Restricting who can login remotely

I'm sure there is an obvious answer to this question, but I can't find it anywhere - hope someone can assist me.

I'm trying to find a way to restrict remote logins to Wayknow to only authorised people or machines. I don't mind much how this might be done, whether its by IP restriction, or password, but I do not want to leave Wayknow open to abuse by allowing essentially anyone to connect to end-user machines.

The problem I'm bumping into at the moment is that the use of a 'custom' password (from options->security) would probably work for me, but the password is visible to the end-users, and this is no good as almost all of them when under pressure will provide this password to support people who connect (or to nefarious people connecting).

So, ideally there would be some sort of overarching security possibility:

• Perhaps a password that is not displayed to end-users, but allows those with the password to connect.
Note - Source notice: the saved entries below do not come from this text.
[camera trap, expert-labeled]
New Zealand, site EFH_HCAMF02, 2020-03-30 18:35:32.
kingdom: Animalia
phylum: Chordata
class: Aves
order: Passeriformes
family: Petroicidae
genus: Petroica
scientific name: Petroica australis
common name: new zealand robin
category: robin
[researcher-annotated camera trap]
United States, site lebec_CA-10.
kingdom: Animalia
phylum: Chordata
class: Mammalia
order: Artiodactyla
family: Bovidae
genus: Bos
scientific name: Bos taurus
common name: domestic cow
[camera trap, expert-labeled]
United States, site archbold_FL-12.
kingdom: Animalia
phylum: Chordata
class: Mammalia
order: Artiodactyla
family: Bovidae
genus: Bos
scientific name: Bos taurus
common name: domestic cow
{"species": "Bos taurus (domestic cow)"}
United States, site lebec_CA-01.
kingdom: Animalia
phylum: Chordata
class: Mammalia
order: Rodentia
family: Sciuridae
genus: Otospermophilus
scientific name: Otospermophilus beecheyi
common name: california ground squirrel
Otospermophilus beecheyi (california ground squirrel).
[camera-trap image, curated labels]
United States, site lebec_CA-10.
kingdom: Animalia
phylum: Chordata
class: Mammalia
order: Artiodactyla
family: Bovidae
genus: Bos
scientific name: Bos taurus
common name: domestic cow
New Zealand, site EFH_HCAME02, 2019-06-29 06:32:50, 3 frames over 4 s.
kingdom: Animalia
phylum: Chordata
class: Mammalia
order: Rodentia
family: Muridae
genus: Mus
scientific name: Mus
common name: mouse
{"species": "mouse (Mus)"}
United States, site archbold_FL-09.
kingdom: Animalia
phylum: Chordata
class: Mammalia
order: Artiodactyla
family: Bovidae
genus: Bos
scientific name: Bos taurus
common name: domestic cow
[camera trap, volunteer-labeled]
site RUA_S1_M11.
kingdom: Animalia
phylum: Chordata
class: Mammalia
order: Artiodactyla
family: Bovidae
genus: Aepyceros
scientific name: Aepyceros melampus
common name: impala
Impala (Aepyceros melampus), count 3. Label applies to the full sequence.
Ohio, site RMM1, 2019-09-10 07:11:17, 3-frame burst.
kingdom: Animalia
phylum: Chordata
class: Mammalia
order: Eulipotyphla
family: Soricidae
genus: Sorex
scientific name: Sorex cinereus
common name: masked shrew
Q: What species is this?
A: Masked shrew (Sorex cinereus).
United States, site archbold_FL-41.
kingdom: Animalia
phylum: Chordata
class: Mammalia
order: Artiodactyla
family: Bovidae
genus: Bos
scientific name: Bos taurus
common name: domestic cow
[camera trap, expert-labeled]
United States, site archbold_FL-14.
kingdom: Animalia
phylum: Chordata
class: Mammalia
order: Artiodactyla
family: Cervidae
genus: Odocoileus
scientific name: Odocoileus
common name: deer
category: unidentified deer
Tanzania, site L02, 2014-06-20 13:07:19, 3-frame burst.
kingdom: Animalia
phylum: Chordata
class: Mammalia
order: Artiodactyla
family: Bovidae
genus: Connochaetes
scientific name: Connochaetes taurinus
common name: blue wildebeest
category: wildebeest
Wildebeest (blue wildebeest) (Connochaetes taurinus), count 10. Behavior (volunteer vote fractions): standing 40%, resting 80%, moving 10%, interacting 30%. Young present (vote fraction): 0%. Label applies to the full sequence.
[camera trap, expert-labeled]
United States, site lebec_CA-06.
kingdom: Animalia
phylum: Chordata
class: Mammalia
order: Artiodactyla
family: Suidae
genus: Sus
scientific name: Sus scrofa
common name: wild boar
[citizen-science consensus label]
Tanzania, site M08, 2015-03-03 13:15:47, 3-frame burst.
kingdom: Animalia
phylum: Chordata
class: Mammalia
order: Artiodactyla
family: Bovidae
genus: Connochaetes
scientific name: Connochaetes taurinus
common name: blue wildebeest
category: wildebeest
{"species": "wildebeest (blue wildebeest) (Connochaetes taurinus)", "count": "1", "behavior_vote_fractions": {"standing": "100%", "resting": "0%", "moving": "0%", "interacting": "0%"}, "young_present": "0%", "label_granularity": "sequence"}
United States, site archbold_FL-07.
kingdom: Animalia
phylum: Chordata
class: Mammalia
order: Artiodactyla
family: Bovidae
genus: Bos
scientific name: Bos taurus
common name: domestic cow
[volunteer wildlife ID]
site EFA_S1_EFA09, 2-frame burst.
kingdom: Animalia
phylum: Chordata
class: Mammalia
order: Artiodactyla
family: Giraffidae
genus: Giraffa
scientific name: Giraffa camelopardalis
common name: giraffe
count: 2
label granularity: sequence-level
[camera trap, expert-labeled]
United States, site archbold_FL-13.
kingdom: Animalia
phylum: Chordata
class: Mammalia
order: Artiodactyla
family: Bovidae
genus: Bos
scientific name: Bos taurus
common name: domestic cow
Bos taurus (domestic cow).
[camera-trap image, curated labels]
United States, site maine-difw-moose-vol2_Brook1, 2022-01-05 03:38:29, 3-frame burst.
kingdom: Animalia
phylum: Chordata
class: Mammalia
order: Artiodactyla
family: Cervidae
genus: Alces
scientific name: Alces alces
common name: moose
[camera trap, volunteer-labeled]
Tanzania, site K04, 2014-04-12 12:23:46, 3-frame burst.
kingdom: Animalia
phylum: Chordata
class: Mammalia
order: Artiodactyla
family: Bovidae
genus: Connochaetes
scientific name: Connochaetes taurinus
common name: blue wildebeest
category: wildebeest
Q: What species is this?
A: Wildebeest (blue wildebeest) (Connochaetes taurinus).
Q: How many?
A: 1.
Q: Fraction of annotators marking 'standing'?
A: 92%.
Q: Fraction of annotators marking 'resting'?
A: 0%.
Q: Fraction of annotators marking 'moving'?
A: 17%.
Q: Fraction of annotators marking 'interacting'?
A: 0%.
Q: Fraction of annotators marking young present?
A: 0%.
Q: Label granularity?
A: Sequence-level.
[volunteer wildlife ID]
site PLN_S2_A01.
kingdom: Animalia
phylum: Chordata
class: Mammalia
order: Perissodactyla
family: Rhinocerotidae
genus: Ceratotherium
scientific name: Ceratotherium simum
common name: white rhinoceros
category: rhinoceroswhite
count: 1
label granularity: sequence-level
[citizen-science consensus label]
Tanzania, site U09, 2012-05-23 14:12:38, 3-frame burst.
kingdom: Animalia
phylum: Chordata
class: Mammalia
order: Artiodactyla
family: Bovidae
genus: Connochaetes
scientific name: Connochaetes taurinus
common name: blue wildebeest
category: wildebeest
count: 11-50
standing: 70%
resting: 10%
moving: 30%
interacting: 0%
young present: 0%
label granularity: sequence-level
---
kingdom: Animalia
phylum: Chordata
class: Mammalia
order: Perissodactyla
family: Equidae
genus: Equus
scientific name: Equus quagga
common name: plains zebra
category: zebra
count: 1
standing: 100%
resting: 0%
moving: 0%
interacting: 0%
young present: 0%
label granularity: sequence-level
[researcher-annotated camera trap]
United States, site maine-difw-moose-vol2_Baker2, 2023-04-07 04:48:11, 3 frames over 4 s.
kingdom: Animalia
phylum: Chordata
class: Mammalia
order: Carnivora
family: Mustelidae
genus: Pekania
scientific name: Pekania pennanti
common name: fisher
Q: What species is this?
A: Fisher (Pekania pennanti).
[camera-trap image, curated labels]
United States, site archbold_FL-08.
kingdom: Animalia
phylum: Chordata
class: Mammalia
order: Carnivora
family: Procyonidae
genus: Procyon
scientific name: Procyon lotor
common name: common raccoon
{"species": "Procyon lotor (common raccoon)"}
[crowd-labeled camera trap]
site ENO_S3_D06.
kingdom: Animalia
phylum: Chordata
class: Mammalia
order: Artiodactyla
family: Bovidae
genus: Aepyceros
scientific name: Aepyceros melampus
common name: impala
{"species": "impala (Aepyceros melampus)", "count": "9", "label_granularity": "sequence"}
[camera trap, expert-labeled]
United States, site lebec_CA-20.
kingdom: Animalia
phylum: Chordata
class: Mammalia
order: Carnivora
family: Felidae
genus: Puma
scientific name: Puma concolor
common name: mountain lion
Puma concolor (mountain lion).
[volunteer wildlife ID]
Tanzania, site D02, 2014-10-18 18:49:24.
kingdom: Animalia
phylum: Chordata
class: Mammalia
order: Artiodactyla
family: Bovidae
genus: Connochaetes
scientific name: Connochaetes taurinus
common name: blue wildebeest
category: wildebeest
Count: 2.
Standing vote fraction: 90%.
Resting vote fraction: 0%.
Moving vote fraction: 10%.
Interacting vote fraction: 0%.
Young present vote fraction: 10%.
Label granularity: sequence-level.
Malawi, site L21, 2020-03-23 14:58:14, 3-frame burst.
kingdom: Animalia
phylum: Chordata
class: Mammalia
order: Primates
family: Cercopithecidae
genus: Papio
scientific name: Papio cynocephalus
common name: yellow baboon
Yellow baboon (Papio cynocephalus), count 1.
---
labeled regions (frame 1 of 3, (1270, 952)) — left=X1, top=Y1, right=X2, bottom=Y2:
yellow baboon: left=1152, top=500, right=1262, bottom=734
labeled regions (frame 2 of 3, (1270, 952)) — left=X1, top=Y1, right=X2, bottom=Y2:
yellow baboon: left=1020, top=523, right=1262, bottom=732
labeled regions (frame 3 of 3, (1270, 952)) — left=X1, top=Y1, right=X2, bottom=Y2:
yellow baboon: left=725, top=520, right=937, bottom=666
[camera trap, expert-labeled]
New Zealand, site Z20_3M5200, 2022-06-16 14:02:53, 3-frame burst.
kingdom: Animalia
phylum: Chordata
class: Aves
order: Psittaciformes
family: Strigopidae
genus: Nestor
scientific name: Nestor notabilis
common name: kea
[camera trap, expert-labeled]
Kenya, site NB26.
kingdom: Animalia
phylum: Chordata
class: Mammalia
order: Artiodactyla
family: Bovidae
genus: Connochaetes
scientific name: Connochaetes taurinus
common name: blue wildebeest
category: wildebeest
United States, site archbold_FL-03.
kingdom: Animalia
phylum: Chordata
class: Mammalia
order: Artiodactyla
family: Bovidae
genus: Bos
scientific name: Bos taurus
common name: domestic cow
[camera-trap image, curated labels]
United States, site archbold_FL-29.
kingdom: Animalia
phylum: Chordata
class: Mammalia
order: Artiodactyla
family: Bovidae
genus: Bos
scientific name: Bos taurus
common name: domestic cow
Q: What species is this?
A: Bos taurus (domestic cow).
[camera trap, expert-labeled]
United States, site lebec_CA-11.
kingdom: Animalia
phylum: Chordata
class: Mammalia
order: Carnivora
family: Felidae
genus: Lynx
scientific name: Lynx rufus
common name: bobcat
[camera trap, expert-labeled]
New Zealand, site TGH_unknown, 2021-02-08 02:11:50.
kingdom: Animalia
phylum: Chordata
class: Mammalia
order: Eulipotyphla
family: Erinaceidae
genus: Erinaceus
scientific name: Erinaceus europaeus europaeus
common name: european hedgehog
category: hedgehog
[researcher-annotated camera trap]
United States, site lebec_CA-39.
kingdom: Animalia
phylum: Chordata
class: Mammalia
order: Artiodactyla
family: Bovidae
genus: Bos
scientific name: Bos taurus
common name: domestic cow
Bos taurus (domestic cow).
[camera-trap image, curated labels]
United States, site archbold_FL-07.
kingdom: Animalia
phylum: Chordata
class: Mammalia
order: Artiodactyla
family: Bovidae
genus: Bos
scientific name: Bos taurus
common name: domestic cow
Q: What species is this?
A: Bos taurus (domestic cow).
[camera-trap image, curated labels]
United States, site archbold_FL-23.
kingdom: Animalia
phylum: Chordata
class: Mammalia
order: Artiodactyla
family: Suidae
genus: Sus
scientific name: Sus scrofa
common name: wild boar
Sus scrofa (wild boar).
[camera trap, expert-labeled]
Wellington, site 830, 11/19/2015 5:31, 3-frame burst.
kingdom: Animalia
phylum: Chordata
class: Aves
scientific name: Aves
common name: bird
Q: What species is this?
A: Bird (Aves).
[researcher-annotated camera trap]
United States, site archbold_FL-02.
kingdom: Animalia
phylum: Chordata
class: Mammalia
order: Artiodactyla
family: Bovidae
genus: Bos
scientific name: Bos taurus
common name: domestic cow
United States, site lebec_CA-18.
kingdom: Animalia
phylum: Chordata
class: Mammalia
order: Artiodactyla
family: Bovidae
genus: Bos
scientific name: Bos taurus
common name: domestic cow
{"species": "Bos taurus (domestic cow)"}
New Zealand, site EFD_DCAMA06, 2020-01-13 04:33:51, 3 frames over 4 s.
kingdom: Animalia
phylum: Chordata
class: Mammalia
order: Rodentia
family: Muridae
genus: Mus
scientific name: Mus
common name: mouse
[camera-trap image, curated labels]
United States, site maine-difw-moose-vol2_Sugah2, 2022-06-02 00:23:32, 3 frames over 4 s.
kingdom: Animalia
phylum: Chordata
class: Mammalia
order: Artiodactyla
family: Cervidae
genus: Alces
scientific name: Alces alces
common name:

It doesn't have to be an unattended connection, I'm fine with allowing end-users the ability to see that IT is connecting to their machine, and even have them agree to it (via PFP), but the only external people connecting should be 'preauthorised' by way of a password
• Alternatively, connection IP restriction? Not immune to some fancy spoofing efforts perhaps, but still a pretty good blocker to an untargeted attack
• Preset certificates? Install obviously on both the end-user machines and the IT systems who would be doing the remote connecting. I see mention of Wayknow using certificates, but this seems to be largely undocumented insofar as I can see and may be related only to tunnel encryption??

I'm open to interesting work arounds as well. Anything really to keep the chances of a nasty remote connection down. I'm using security through obscurity at the moment and thats never good.